Austin's take on how people just didn't understand the NMS pitch is disappointing.
The problem with the gameplay(!) trailer was that it shows a lot of things that are impossible in the game. And it's not just superficial stuff like graphics, it's systems like animals interacting with eachother. Even during its launch they left that one up on their Steam page insead of correcting it with a newer one.
Murray's interviews contained straight up lies, not just vague misinterpretations. His whole defense was that people expected a different game because of their own fantasies or whatever, which is wrong. Glad that Patrick was there to counter some of it atleast.
Personally, I felt that he addressed that, though? He didn't mention the animals specifically but he talked about some other stuff and the trailers in general, and how it was wasn't there.
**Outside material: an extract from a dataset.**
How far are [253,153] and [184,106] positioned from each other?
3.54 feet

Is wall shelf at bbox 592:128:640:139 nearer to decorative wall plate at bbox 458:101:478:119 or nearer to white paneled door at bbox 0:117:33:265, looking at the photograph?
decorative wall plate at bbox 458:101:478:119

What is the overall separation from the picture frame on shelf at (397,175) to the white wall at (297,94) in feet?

His point was
that stuff being there would not make the game better, at least not to the degree that those excited for it wanted. Rather, it wouldn't make it the game they wanted to play. Like... would animals interacting really solve everything else? That's just another little detail that happens when you're doing the rest of the game, and a lot of the trailer stuff is like that, unless I'm misremembering something huge. I should say I only ever played about 3 hours of the game (I was in Japan at the time and my attempt at remote playing just made me motion sick), so maybe my memory is off, but is there any big gameplay thing people can point to that is missing that would make the game more satisfying?
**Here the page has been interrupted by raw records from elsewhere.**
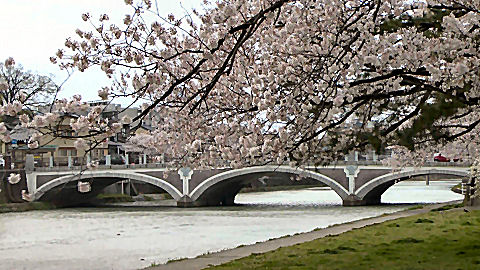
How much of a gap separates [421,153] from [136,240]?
9.63 m

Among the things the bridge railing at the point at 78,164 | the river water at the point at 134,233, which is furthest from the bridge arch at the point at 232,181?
the river water at the point at 134,233

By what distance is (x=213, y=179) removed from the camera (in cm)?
3728

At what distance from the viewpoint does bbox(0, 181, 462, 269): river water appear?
659 inches

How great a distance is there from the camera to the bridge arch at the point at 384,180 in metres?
32.8

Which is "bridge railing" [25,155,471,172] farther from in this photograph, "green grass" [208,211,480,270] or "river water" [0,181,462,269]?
"green grass" [208,211,480,270]

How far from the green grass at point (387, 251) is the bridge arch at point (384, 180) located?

And while they definitely lied about some aspects and misrepresented others, people also absolutely built up a fantasy that was beyond what they said- or did stuff like interpreting "procedurally generated" as "everything that is generated will be interesting to see", which also came up in the episode. Especially because closer to release when press got their hands on it, the news coming out of that clarified some of the focus on resources/survival stuff and people still got hyped about this endless exciting space game they could explore forever?
I don't think people were wrong to buy into the trailers, or (to a degree) be angry that what they were sold wasn't what they got. But I also think there were indeed other details coming out (and we can totally question how much they were pushed relative to the trailers) that the people extremely excited for it ignored, or didn't consider the impact of.